Science’s Demons, from Descartes to Darwin and Beyond

How supernatural conceptions have advanced our understanding of the natural universe.

By Casey CepJanuary 8, 2021 New Yorker Magazine

It is difficult to count demons. In the Gospel of Mark, when Jesus meets a man on the far side of the Sea of Galilee who is possessed, he asks the demon to identify itself. It replies: “My name is Legion, for we are many.” But how many? The thirteenth-century German abbot Richalmus suspected the number of demons was incalculable, as numerous as grains of sand in the sea. Three centuries later, when the Dutch physician Johann Weyer composed his demonology, he identified some sixty-nine demons by name, who commanded millions of others: at least eleven hundred and eleven distinct legions, each with six thousand six hundred and sixty-six demons. Around the same time, the German theologian Martin Borrhaus reached a very different estimate: two trillion six hundred and sixty-five billion eight hundred and sixty-six million seven hundred and forty-six thousand six hundred and forty-four demons.

Others scholars avoided a head count, choosing instead to organize demons into typologies and hierarchies, as Dante Alighieri did in the Inferno and King James did in his “Daemonologie,” published nearly a decade before he commissioned a new translation of the Bible. According to such taxonomies, demons were a busy bunch, tasked with everything from promoting quarrels, discord, and war (the work of a demon called Bufas) to inserting errors into the manuscripts of scribes and keeping tabs on the mispronunciations of preachers during worship (the work of Titivillus).

Both quantitative and qualitative demonologies have largely fallen out of favor these days, but the historian of science Jimena Canales has just published one. “Bedeviled: A Shadow History of Demons in Science” (Princeton University Press) is not a survey of Baal, Stolas, Volac, and their kin. Instead, Canales has gathered together in one book demons with very different origins and responsibilities—among them the scientist James Clerk Maxwell’s demon, the physicist David Bohm’s demon, the philosopher John Searle’s demon, and the naturalist Charles Darwin’s demon. These demons came into being at some of the world’s leading universities and were promulgated in the pages of Science and Nature. They are not supernatural creatures; rather, they are particular kinds of thought experiments, placeholders of sorts for laws or theories or concepts not yet understood. Like the demon Jesus met, though, these are legion; at the very same time that science was said to be demystifying the world, Canales shows us, scientists were populating it all over again with the demonic.

According to Canales, a faculty member at the University of Illinois at Urbana-Champaign, modern demonology began with René Descartes, who imagined a demon into being in his “Meditations on First Philosophy,” from 1641. The French philosopher was positing a thought experiment most often described today as the brain in a vat: however, instead of wondering if he was just a disembodied brain experiencing a simulated reality, Descartes proposed that “some malicious demon of the utmost power and cunning has employed all his energies in order to deceive me.” Said demon could alter our senses and convince us of falsehoods, so that what we see, hear, or feel might not be real. Because anything might be a deception, we must assume everything is, and only through extreme skepticism can we distinguish the real from the unreal.
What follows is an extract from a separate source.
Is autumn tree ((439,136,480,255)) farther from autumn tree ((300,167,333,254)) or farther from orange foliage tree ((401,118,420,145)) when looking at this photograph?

Descartes’s demon was not immediately followed by others, but, in 1773, the French mathematician Pierre-Simon Laplace proposed a thought experiment of his own. He imagined a mysterious entity “who, for a given instant, embraces all the relationships of the beings of this universe.” With that single instant of complete knowledge, Laplace wrote in an article on calculus, this entity “could determine for any time taken in the past or in the future the respective position, the movements, and generally the attachments of all these beings.” Because Laplace’s demon knew the present location of every single thing in the universe and all the forces acting on them, it could infer everything that had already happened and everything that would happen in the future.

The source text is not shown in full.